(Beginning of Records supplied)
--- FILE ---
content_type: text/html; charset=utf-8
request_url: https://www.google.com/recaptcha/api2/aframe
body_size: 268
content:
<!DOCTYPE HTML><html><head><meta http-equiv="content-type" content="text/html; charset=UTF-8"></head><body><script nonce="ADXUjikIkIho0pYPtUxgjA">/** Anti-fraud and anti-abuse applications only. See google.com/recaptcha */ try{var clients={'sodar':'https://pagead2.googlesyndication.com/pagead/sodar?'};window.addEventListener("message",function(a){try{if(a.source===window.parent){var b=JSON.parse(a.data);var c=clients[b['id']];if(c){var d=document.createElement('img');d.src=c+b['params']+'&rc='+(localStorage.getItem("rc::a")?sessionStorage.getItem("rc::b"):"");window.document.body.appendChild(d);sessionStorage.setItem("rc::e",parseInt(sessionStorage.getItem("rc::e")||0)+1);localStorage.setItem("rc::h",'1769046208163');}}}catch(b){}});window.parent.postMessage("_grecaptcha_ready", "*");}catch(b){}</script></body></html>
(End of Records supplied)
→ **Task description**
All of the lines above need to be given again exactly.

→ **Your solution**
--- FILE ---
content_type: text/html; charset=utf-8
request_url: https://www.google.com/recaptcha/api2/aframe
body_size: 268
content:
<!DOCTYPE HTML><html><head><meta http-equiv="content-type" content="text/html; charset=UTF-8"></head><body><script nonce="ADXUjikIkIho0pYPtUxgjA">/** Anti-fraud and anti-abuse applications only. See google.com/recaptcha */ try{var clients={'sodar':'https://pagead2.googlesyndication.com/pagead/sodar?'};window.addEventListener("message",function(a){try{if(a.source===window.parent){var b=JSON.parse(a.data);var c=clients[b['id']];if(c){var d=document.createElement('img');d.src=c+b['params']+'&rc='+(localStorage.getItem("rc::a")?sessionStorage.getItem("rc::b"):"");window.document.body.appendChild(d);sessionStorage.setItem("rc::e",parseInt(sessionStorage.getItem("rc::e")||0)+1);localStorage.setItem("rc::h",'1769046208163');}}}catch(b){}});window.parent.postMessage("_grecaptcha_ready", "*");}catch(b){}</script></body></html>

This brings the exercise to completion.